Parmi eux, un agent se distingue particulièrement. Habitué aux missions d’infiltration, ce gendarme n’opère pas en uniforme classique. Il adopte une apparence inattendue, se fondant dans le décor sous les traits d’un « Baye Fall », reconnaissable à son « njaxas ». Une stratégie discrète mais redoutablement efficace, qui lui permet de passer inaperçu et de s’approcher au plus près de ses cibles.

Ce n’est d’ailleurs pas sa première opération du genre. Selon plusieurs sources concordantes, c’est ce même agent qui avait déjà joué un rôle clé dans l’interpellation de Pape Birame Bigué Ndiaye. À l’époque, il l’avait discrètement approché avant de l’escorter jusqu’au tribunal de Dakar, peu après une conférence de presse du procureur de la République.

Hier encore, il a démontré toute l’étendue de son savoir-faire lors d’une nouvelle intervention au siège de Sen TV, appartenant au groupe de presse fondé par Bougane Guèye. D’après les informations recueillies, l’agent était en position bien avant le début de l’opération. Aux alentours de 16 heures, il était déjà sur place, installé à proximité des lieux, mêlé à la foule, adoptant l’attitude d’un simple passant assis près d’une boutique.

Rien ne laissait présager son rôle réel.

Ce n’est qu’à la fin de l’émission « Grandes Gueules » que l’opération s’est accélérée.
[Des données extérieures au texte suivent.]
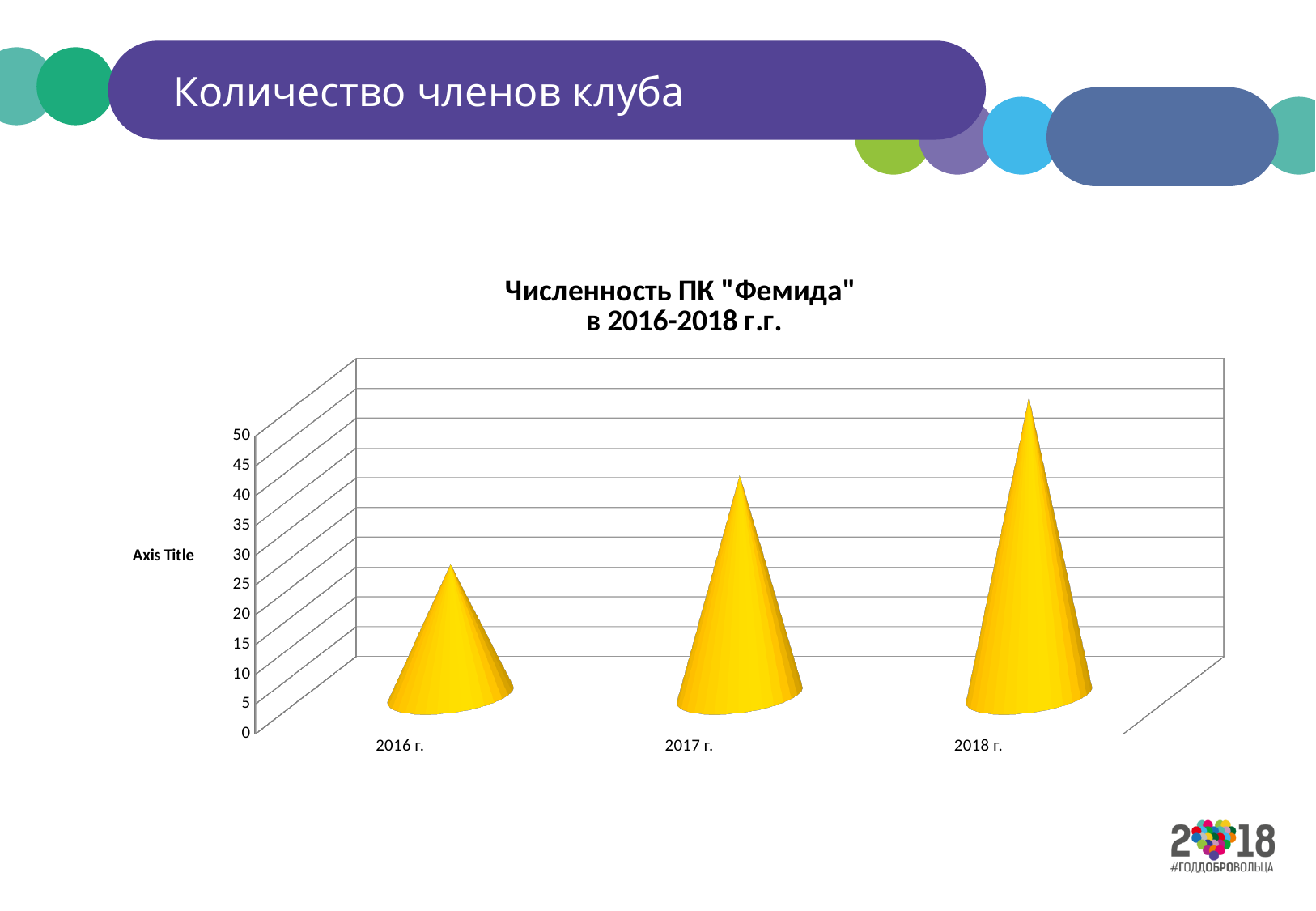
Do the values rise or fall from 2016 г. to 2018 г.? rise What kind of chart is shown on the slide? bar chart Which is larger, the value for 2018 г. or the value for 2017 г.? 2018 г. Which is larger, the value for 2017 г. or the value for 2016 г.? 2017 г. Is the value for 2017 г. greater or less than 30? greater What is the title of the chart? Численность ПК "Фемида" в 2016-2018 г.г. What is the label shown on the vertical axis of the chart? Axis Title Which year has the lowest value on the chart? 2016 г. Is the value for 2016 г. greater or less than 35? less Is the value for 2018 г. greater or less than 40? greater Which year has the highest value on the chart? 2018 г. How many categories (years) are plotted on the chart? 3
Au moment opportun, il a rejoint ses collègues, eux aussi en civil, avant de pénétrer dans les locaux du groupe de presse. L’intervention s’est faite sans agitation ni éclat. Les gendarmes ont patiemment attendu que Kader sorte des toilettes avant de l’interpeller.

Sans résistance, sans bruit, l’homme a été calmement encadré puis conduit vers les locaux de la Brigade de Recherches de Keur Massar.

Une opération menée avec précision, sang-froid et coordination, illustrant une fois de plus les capacités d’adaptation et les techniques d’intervention des forces de sécurité sénégalaises.

Mais au-delà de l’efficacité de cette stratégie, un message s’impose : derrière certaines apparences anodines peuvent se cacher des professionnels aguerris. Toutefois, inutile de céder à la suspicion généralisée — tous ceux qui portent un « njaxas » ne sont évidemment pas des agents infiltrés.

Une chose est sûre : cette méthode, à la fois discrète et redoutable, marque les esprits et témoigne d’un savoir-faire bien maîtrisé sur le terrain.